PEKANBARU,(Media Geser ) — Universitas Hang Tuah Pekanbaru (UHTP) menggelar Kuliah Umum Tahun Akademik 2026/2027 di Hall dr. H. Zainal Abidin, MPH, Kampus 3 UHTP, Senin (14/9/2026). Kegiatan dimulai pukul 07.30 WIB dan diikuti ratusan mahasiswa baru serta sivitas akademika secara hybrid (luring & daring).
Thema “Sinergi Hukum, Teknologi Informasi & Kesehatan dalam Pemanfaatan Data di Era Digital untuk Mewujudkan Masyarakat Sehat & Berdampak”
Kuliah umum ini merupakan agenda wajib tahunan UHTP setiap memasuki tahun ajaran baru, bertujuan membuka cakrawala berpikir mahasiswa baru serta memperkaya wawasan mengenai perkembangan hukum, teknologi, kesehatan, dan pentingnya pemanfaatan data di era digital.
Tiga Narasumber Pakar
Sesi 1: Kapolda Riau — Irjen Pol Dr. Herry Heryawan, S.I.K., M.H., M.Hum.
Membahas Green Policing — pendekatan kepolisian yang tidak hanya berorientasi penegakan hukum, tetapi juga menempatkan perlindungan lingkungan sebagai bagian penting tugas kepolisian.
“Polisi harus hadir bukan hanya ketika terjadi pelanggaran, tetapi juga mampu mencegah, mendeteksi, dan membangun kesadaran bersama untuk menjaga lingkungan.”
Penerapannya membutuhkan sinergi kepolisian, pemerintah, akademisi, dunia usaha, dan masyarakat. Pemanfaatan teknologi dan data dinilai kunci untuk mencegah karhutla serta kejahatan lingkungan secara cepat dan tepat sasaran. Kapolda juga mengajak mahasiswa ikut menanam dan melestarikan pohon hijau.
Sesi 2: Praktisi IT Jerman — Gloria Abidin, M.Sc.

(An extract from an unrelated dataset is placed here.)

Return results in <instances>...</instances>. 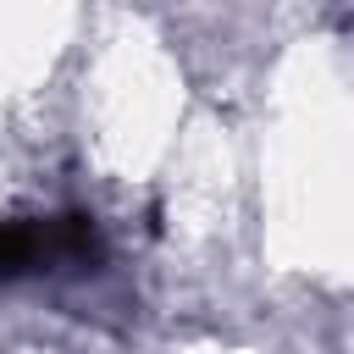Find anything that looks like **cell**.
<instances>
[{"instance_id": "cell-1", "label": "cell", "mask_w": 354, "mask_h": 354, "mask_svg": "<svg viewBox=\"0 0 354 354\" xmlns=\"http://www.w3.org/2000/svg\"><path fill=\"white\" fill-rule=\"evenodd\" d=\"M105 243L88 216H55V221H0V277L55 271V266H100Z\"/></svg>"}]
</instances>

Mengupas peran AI, teknologi satelit, sensor IoT, dan analisis big data yang dapat diintegrasikan menjadi sistem peringatan dini untuk mendeteksi bencana, karhutla, hingga ancaman kesehatan masyarakat. Data yang terintegrasi menjadi dasar kebijakan pencegahan. Namun, kemajuan teknologi harus berjalan seiring dengan kebijakan dan regulasi yang kuat.
Sesi 3: Kementerian Kesehatan RI — Dewi Nur Aisyah, S.K.M., M.Sc., DIC., Ph.D.

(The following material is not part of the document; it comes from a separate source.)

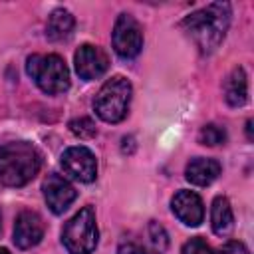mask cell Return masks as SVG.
<instances>
[{"label":"cell","mask_w":254,"mask_h":254,"mask_svg":"<svg viewBox=\"0 0 254 254\" xmlns=\"http://www.w3.org/2000/svg\"><path fill=\"white\" fill-rule=\"evenodd\" d=\"M228 24H230V4L212 2L189 14L181 26L194 40V44L202 54H210L224 40Z\"/></svg>","instance_id":"1"},{"label":"cell","mask_w":254,"mask_h":254,"mask_svg":"<svg viewBox=\"0 0 254 254\" xmlns=\"http://www.w3.org/2000/svg\"><path fill=\"white\" fill-rule=\"evenodd\" d=\"M42 157L28 141L0 143V183L6 187H24L40 171Z\"/></svg>","instance_id":"2"},{"label":"cell","mask_w":254,"mask_h":254,"mask_svg":"<svg viewBox=\"0 0 254 254\" xmlns=\"http://www.w3.org/2000/svg\"><path fill=\"white\" fill-rule=\"evenodd\" d=\"M26 71L36 85L48 93L58 95L69 87V69L58 54H34L26 60Z\"/></svg>","instance_id":"3"},{"label":"cell","mask_w":254,"mask_h":254,"mask_svg":"<svg viewBox=\"0 0 254 254\" xmlns=\"http://www.w3.org/2000/svg\"><path fill=\"white\" fill-rule=\"evenodd\" d=\"M131 93H133V87L127 77L113 75L111 79H107L99 87V91L93 99V109H95L97 117L103 119L105 123L123 121L129 113Z\"/></svg>","instance_id":"4"},{"label":"cell","mask_w":254,"mask_h":254,"mask_svg":"<svg viewBox=\"0 0 254 254\" xmlns=\"http://www.w3.org/2000/svg\"><path fill=\"white\" fill-rule=\"evenodd\" d=\"M97 224L91 206H83L62 228V242L69 254H91L97 246Z\"/></svg>","instance_id":"5"},{"label":"cell","mask_w":254,"mask_h":254,"mask_svg":"<svg viewBox=\"0 0 254 254\" xmlns=\"http://www.w3.org/2000/svg\"><path fill=\"white\" fill-rule=\"evenodd\" d=\"M111 42H113V50L119 58L123 60H131L135 56H139L141 48H143V30L139 26V22L131 16V14H119L113 26V34H111Z\"/></svg>","instance_id":"6"},{"label":"cell","mask_w":254,"mask_h":254,"mask_svg":"<svg viewBox=\"0 0 254 254\" xmlns=\"http://www.w3.org/2000/svg\"><path fill=\"white\" fill-rule=\"evenodd\" d=\"M62 169L65 175H69L71 179L79 181V183H91L97 177V161L95 155L83 147V145H75V147H67L62 155Z\"/></svg>","instance_id":"7"},{"label":"cell","mask_w":254,"mask_h":254,"mask_svg":"<svg viewBox=\"0 0 254 254\" xmlns=\"http://www.w3.org/2000/svg\"><path fill=\"white\" fill-rule=\"evenodd\" d=\"M73 64H75V71L81 79H97L101 77L107 67H109V58L107 54L93 44H83L75 50L73 54Z\"/></svg>","instance_id":"8"},{"label":"cell","mask_w":254,"mask_h":254,"mask_svg":"<svg viewBox=\"0 0 254 254\" xmlns=\"http://www.w3.org/2000/svg\"><path fill=\"white\" fill-rule=\"evenodd\" d=\"M44 220L34 210H22L14 222V244L22 250L34 248L44 238Z\"/></svg>","instance_id":"9"},{"label":"cell","mask_w":254,"mask_h":254,"mask_svg":"<svg viewBox=\"0 0 254 254\" xmlns=\"http://www.w3.org/2000/svg\"><path fill=\"white\" fill-rule=\"evenodd\" d=\"M42 190H44V198H46V202L54 214H62L64 210H67V206L77 196L75 189L64 177H60L56 173L48 175V179L42 185Z\"/></svg>","instance_id":"10"},{"label":"cell","mask_w":254,"mask_h":254,"mask_svg":"<svg viewBox=\"0 0 254 254\" xmlns=\"http://www.w3.org/2000/svg\"><path fill=\"white\" fill-rule=\"evenodd\" d=\"M175 216L187 226H198L204 218V206L194 190H179L171 200Z\"/></svg>","instance_id":"11"},{"label":"cell","mask_w":254,"mask_h":254,"mask_svg":"<svg viewBox=\"0 0 254 254\" xmlns=\"http://www.w3.org/2000/svg\"><path fill=\"white\" fill-rule=\"evenodd\" d=\"M220 175V163L214 159H206V157H194L189 161L187 169H185V177L189 183L196 185V187H206L210 185L216 177Z\"/></svg>","instance_id":"12"},{"label":"cell","mask_w":254,"mask_h":254,"mask_svg":"<svg viewBox=\"0 0 254 254\" xmlns=\"http://www.w3.org/2000/svg\"><path fill=\"white\" fill-rule=\"evenodd\" d=\"M224 99L230 107H240L246 103L248 99V81H246V73L242 67H234L228 77L224 79Z\"/></svg>","instance_id":"13"},{"label":"cell","mask_w":254,"mask_h":254,"mask_svg":"<svg viewBox=\"0 0 254 254\" xmlns=\"http://www.w3.org/2000/svg\"><path fill=\"white\" fill-rule=\"evenodd\" d=\"M210 224L214 234L218 236H228L230 230L234 228V214L232 206L226 196H216L210 206Z\"/></svg>","instance_id":"14"},{"label":"cell","mask_w":254,"mask_h":254,"mask_svg":"<svg viewBox=\"0 0 254 254\" xmlns=\"http://www.w3.org/2000/svg\"><path fill=\"white\" fill-rule=\"evenodd\" d=\"M73 26H75V18L71 16V12H67L64 8H56L50 14V18H48L46 36L52 42H62V40H65V38L71 36Z\"/></svg>","instance_id":"15"},{"label":"cell","mask_w":254,"mask_h":254,"mask_svg":"<svg viewBox=\"0 0 254 254\" xmlns=\"http://www.w3.org/2000/svg\"><path fill=\"white\" fill-rule=\"evenodd\" d=\"M147 242H149L153 254L165 252V248H167V244H169L165 228H163L159 222H155V220H151L149 226H147Z\"/></svg>","instance_id":"16"},{"label":"cell","mask_w":254,"mask_h":254,"mask_svg":"<svg viewBox=\"0 0 254 254\" xmlns=\"http://www.w3.org/2000/svg\"><path fill=\"white\" fill-rule=\"evenodd\" d=\"M198 141H200L202 145L216 147V145H220V143L226 141V131H224V127H220V125H216V123H208V125H204V127L200 129Z\"/></svg>","instance_id":"17"},{"label":"cell","mask_w":254,"mask_h":254,"mask_svg":"<svg viewBox=\"0 0 254 254\" xmlns=\"http://www.w3.org/2000/svg\"><path fill=\"white\" fill-rule=\"evenodd\" d=\"M69 131L79 137V139H91L97 129H95V123L89 119V117H79V119H71L69 121Z\"/></svg>","instance_id":"18"},{"label":"cell","mask_w":254,"mask_h":254,"mask_svg":"<svg viewBox=\"0 0 254 254\" xmlns=\"http://www.w3.org/2000/svg\"><path fill=\"white\" fill-rule=\"evenodd\" d=\"M117 254H153L149 242H141L137 238H123L119 242Z\"/></svg>","instance_id":"19"},{"label":"cell","mask_w":254,"mask_h":254,"mask_svg":"<svg viewBox=\"0 0 254 254\" xmlns=\"http://www.w3.org/2000/svg\"><path fill=\"white\" fill-rule=\"evenodd\" d=\"M183 254H214V250L200 236H194L183 244Z\"/></svg>","instance_id":"20"},{"label":"cell","mask_w":254,"mask_h":254,"mask_svg":"<svg viewBox=\"0 0 254 254\" xmlns=\"http://www.w3.org/2000/svg\"><path fill=\"white\" fill-rule=\"evenodd\" d=\"M220 254H250V252L240 240H228V242L222 244Z\"/></svg>","instance_id":"21"},{"label":"cell","mask_w":254,"mask_h":254,"mask_svg":"<svg viewBox=\"0 0 254 254\" xmlns=\"http://www.w3.org/2000/svg\"><path fill=\"white\" fill-rule=\"evenodd\" d=\"M246 133H248V139L252 141V121H248V123H246Z\"/></svg>","instance_id":"22"},{"label":"cell","mask_w":254,"mask_h":254,"mask_svg":"<svg viewBox=\"0 0 254 254\" xmlns=\"http://www.w3.org/2000/svg\"><path fill=\"white\" fill-rule=\"evenodd\" d=\"M0 254H10V252H8L6 248H0Z\"/></svg>","instance_id":"23"},{"label":"cell","mask_w":254,"mask_h":254,"mask_svg":"<svg viewBox=\"0 0 254 254\" xmlns=\"http://www.w3.org/2000/svg\"><path fill=\"white\" fill-rule=\"evenodd\" d=\"M0 232H2V212H0Z\"/></svg>","instance_id":"24"}]
</instances>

Menekankan pentingnya data masyarakat sejak lahir sebagai dasar kebijakan kesehatan yang tepat sasaran. Masih terdapat tantangan akurasi, kelengkapan, dan keterintegrasian data yang menjadi kendala kebijakan. Penguatan sistem pendataan yang valid menjadi kebutuhan mendesak.
Turut Hadir Pj Gubernur Riau SF Hariyanto (diwakili Kepala Dinas Kesehatan Riau Zulkifli, S.Kep., M.H.), Ketua Yayasan Hang Tuah dr. H. Zainal Abidin, MPH, Rektor UHTP Prof. Ns. Lita, M.Kep., Ph.D., Para pembantu rektor, dekan, ketua jurusan, dosen, pejabat utama Polda Riau, serta ratusan mahasiswa baru
Tanggapan Pimpinan Rektor UHTP Prof. Ns. Lita, M.Kep., Ph.D.:
Kuliah umum ini bagian komitmen UHTP menghadirkan narasumber kompeten untuk memperluas wawasan mahasiswa. Sinergi antara akademisi, pemerintah, praktisi, dan masyarakat sangat penting agar pendidikan tinggi relevan dengan kebutuhan masa depan.
Dekan Fakultas Ilmu Komunikasi dan Hukum UHTP Ilhamdi, S.H., M.H.:
Kegiatan ini sangat berdampak positif bagi mahasiswa dan dosen, terutama memperkuat pemahaman dan sinergi di bidang hukum, teknologi informasi, dan kesehatan.
Kegiatan ditutup dengan penyerahan sertifikat dan plakat apresiasi kepada ketiga narasumber. Kuliah umum ini bukan sekadar seremoni pembuka tahun akademik, melainkan ruang pertemuan gagasan yang diharapkan melahirkan SDM adaptif, kritis, berintegritas, dan mampu memanfaatkan teknologi serta data untuk dampak nyata bagi masyarakat.